• **QUELLE**:
===

Die ITC-Entscheidung zum Importverbot für ältere iOS-Geräte

Entsprechend ausführlich fiel diesmal die Reaktion des sonst notorisch wortkargen Konzerns aus Kalifornien aus. "Samsung benutzt eine Strategie, die von Gerichten und Regulierern rund um die Welt abgelehnt wurde", sagte eine Apple-Sprecherin. Samsung habe in Europa und anderswo zugegeben, dass es gegen die Interessen der Verbraucher sei, Verkaufsverbote auf Basis von Patenten für technische Standards zu erzielen – und doch versuche es der Konzern in den USA weiter, kritisierte sie.

Tatsächlich könnte der Sieg vor der US-Handelsbehörde ITC - der bisher aufsehenerregendste Erfolg von Samsung in dem festgefahrenen Patent-Konflikt, den Südkoreanern mittel- und langfristig wenig Freude machen. Denn sie tanzen damit dem Einsatz der so genannten FRAND-Patente den Branchen-Aufsehern und Wettbewerbshütern in Europa und den USA auf der Nase herum. Die EU-Kommission hatte Samsung bereits im vergangenen Dezember vor Verkaufsverboten gewarnt, die mit FRAND-Patenten begründet werden, die zum Grundstock von technischen Standards gehören. Sie werde dies als Verstoß gegen die Wettbewerbsregeln auslegen. Die Südkoreaner änderten nach diesem Schuss vor den Bug ihren Kurs und verzichteten auf den Einsatz der Standard-Patentkanone in Europa, selbst in Verfahren, in denen es für sie gut lief.

===

• **GESTELLTE AUFGABE A**: Zähle alle Namen von Ländern, Bundesstaaten und Erdteilen auf, die im Artikel über den Patentstreit als eigenständige Wörter vorkommen, und nenne jeden nur einmal.
Die Datensätze haben mit dem Artikel nichts zu tun.

• **Aus einer Sammlung entnommene Daten**:
===

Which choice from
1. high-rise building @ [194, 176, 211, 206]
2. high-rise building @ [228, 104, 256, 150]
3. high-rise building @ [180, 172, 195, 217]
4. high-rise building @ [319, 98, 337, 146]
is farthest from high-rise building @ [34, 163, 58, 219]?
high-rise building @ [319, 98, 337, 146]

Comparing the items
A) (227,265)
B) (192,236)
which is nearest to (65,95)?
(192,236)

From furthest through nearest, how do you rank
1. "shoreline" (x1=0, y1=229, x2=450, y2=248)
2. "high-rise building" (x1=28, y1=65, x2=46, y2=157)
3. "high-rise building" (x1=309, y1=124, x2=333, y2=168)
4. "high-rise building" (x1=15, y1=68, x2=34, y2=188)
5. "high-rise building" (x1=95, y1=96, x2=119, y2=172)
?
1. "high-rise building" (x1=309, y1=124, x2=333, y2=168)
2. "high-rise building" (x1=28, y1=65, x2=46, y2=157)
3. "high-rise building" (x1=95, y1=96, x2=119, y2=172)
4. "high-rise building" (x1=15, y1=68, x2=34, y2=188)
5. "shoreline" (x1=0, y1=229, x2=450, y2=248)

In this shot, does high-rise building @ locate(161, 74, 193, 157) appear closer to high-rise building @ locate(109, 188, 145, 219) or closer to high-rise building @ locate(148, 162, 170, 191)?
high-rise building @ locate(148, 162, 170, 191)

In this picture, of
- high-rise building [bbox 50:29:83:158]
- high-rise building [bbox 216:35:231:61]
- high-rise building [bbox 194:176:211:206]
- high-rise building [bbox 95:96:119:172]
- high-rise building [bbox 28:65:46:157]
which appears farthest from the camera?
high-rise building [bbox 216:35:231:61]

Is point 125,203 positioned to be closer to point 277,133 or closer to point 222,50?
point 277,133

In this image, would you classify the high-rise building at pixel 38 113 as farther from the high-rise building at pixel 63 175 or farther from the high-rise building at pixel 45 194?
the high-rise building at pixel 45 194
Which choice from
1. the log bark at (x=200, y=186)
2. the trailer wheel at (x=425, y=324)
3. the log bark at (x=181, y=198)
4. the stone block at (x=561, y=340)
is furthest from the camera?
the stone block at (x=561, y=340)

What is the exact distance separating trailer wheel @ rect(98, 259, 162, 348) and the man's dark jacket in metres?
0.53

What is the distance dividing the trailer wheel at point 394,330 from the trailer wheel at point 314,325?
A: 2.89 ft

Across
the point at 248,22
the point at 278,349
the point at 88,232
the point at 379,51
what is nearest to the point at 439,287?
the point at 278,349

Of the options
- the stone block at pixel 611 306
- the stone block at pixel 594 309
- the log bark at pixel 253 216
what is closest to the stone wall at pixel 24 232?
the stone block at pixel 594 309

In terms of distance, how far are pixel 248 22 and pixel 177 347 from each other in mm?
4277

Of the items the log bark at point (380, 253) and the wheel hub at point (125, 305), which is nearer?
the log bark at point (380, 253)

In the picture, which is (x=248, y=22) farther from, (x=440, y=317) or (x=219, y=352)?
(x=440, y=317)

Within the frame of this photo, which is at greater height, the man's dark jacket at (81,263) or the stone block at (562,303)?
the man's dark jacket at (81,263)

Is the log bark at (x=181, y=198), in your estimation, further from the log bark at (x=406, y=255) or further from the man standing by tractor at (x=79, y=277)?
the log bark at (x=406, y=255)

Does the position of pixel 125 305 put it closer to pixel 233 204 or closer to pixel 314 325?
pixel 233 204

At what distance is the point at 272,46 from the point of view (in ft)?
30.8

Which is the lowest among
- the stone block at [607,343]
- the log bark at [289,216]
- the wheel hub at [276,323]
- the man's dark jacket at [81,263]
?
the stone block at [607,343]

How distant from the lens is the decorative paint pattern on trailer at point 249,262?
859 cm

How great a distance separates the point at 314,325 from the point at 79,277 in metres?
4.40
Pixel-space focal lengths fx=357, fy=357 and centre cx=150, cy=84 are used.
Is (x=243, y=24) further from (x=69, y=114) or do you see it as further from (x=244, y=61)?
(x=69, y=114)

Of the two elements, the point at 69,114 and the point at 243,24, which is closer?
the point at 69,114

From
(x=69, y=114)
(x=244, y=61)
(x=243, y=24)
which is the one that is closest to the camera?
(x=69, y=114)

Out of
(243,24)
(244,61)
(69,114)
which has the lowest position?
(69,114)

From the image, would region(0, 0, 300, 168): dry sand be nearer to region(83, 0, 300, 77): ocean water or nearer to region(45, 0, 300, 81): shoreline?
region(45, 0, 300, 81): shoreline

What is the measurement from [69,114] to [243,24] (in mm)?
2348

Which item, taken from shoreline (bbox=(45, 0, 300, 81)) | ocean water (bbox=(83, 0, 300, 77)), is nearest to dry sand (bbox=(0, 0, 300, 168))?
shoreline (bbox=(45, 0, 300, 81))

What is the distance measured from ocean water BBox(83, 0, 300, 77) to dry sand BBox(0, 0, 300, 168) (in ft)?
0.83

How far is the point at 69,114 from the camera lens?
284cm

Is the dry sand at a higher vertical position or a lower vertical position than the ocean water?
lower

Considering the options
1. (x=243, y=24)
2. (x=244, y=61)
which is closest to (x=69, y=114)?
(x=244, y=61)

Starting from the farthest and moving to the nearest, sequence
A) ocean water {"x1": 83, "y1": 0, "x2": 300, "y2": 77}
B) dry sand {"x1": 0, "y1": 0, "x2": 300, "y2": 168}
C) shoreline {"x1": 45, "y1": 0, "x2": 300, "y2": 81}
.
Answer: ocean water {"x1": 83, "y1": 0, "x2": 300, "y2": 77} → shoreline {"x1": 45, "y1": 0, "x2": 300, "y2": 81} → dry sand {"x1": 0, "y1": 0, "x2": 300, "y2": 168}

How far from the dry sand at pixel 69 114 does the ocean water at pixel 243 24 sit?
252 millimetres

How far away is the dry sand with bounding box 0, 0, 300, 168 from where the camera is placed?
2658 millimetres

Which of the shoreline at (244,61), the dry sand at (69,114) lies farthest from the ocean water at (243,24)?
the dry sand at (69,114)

===

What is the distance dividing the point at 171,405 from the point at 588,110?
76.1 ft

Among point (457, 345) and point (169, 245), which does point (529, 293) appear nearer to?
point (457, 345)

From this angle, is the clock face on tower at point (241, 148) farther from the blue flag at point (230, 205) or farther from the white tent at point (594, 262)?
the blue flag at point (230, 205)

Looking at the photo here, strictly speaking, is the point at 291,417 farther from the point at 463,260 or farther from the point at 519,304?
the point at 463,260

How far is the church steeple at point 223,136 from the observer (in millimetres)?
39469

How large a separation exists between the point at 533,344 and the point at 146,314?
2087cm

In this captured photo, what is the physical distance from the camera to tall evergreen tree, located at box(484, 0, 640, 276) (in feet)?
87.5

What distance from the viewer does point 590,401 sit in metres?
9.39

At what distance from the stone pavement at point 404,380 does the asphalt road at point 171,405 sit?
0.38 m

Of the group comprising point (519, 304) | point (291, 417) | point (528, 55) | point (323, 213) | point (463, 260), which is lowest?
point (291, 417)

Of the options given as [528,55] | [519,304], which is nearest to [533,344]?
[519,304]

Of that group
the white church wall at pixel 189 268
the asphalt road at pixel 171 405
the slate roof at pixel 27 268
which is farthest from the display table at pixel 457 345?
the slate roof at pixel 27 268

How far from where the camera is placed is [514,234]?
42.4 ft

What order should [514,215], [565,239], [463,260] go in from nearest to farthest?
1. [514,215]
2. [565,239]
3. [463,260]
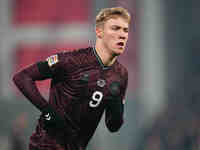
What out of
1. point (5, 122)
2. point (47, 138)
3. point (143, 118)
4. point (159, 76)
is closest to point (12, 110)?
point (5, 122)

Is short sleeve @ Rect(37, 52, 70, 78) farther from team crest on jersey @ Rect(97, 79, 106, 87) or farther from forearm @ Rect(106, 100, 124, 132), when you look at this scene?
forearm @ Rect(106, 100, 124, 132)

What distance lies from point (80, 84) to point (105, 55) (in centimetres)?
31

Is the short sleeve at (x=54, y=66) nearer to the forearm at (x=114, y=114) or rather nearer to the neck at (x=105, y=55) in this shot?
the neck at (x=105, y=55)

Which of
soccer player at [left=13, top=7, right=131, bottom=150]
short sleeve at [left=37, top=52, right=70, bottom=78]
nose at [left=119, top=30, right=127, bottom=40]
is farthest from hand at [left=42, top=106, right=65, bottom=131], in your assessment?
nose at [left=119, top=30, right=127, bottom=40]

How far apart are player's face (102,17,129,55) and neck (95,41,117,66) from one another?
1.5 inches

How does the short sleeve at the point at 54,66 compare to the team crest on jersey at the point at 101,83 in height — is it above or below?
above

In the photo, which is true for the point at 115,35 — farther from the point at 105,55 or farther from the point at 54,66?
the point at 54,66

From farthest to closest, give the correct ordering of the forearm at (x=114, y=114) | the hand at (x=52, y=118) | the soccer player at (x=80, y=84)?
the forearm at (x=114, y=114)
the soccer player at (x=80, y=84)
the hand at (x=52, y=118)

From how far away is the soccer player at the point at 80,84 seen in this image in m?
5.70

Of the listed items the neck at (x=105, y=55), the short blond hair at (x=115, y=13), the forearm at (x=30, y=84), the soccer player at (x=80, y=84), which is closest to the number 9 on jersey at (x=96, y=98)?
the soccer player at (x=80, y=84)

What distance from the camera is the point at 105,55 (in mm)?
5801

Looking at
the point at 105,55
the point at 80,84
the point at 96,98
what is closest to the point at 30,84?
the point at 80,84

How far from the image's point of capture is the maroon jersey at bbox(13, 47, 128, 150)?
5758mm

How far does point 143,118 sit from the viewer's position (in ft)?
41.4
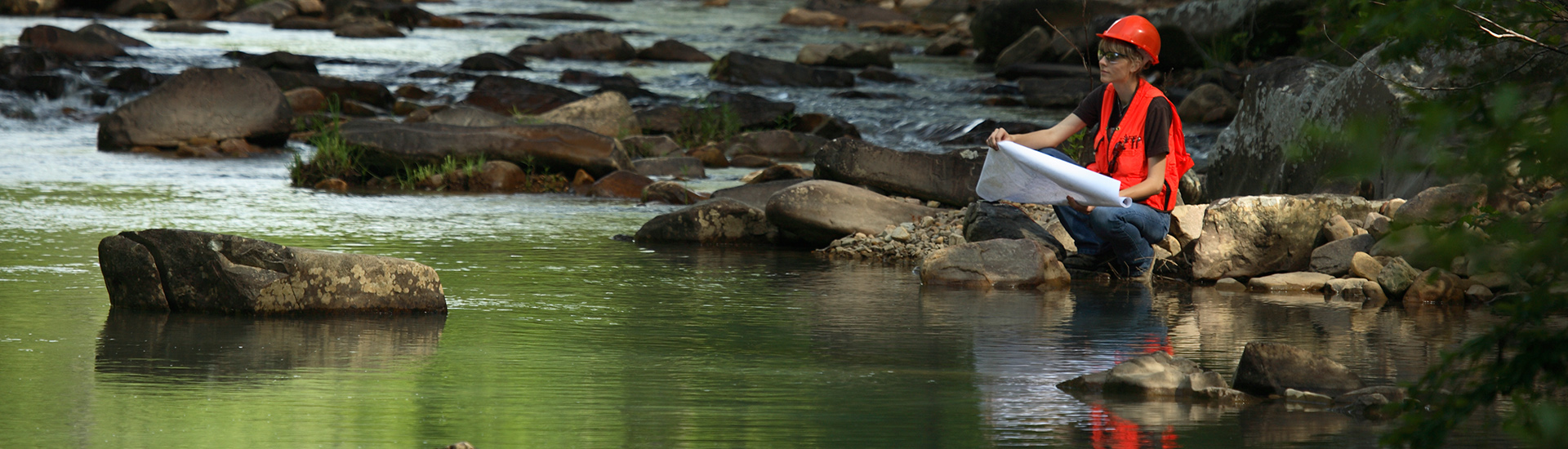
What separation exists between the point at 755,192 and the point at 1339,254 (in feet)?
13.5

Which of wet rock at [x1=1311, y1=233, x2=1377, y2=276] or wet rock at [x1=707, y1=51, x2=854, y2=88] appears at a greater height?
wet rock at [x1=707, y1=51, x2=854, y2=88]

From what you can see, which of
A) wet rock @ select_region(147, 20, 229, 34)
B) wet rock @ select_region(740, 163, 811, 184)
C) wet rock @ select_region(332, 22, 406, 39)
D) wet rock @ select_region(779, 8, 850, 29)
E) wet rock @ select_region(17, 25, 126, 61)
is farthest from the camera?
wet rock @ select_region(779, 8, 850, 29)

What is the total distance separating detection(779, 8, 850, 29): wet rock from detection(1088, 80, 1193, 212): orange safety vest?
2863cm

===

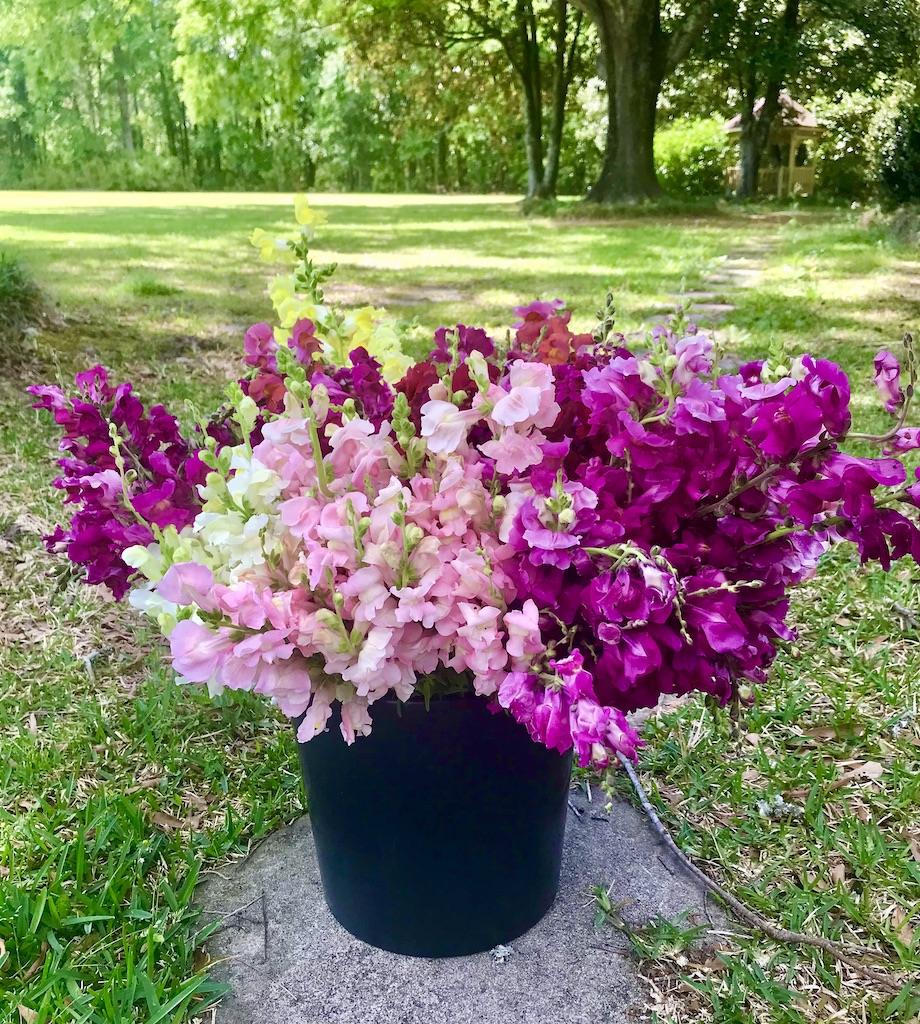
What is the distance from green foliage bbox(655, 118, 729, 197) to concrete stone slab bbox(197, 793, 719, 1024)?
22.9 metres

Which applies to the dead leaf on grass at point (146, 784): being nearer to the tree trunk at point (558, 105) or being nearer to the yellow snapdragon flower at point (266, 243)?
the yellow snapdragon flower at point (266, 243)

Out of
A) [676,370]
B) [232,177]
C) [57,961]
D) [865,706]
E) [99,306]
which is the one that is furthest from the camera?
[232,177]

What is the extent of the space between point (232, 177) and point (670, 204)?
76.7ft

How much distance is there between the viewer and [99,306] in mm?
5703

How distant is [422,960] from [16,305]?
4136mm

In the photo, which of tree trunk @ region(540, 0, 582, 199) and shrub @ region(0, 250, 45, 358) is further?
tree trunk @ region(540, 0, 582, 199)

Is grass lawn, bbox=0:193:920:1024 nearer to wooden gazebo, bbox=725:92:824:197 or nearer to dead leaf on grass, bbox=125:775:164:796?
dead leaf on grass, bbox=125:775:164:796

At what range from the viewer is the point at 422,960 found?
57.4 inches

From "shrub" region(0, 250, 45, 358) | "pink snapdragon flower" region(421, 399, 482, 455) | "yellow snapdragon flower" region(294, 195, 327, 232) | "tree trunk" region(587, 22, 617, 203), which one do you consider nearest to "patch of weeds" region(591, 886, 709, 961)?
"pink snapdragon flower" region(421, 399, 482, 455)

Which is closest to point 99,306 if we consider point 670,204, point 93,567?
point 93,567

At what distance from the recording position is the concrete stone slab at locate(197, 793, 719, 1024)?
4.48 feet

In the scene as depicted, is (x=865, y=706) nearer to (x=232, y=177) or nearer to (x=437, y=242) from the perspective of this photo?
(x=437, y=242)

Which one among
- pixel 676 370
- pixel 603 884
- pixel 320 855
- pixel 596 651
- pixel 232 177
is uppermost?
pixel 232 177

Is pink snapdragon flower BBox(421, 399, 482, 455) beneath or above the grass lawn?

===

• **GESTELLTE AUFGABE B**: Suche aus den Datensätzen jede Zeile heraus, in der die Zeichenfolge "wall" vorkommt, und gib diese Zeilen wieder.

• **AUSGEARBEITETE LÖSUNG A**: Kalifornien, Europa, USA

• **AUSGEARBEITETE LÖSUNG B**:
what is closest to the stone wall at pixel 24 232?
the white church wall at pixel 189 268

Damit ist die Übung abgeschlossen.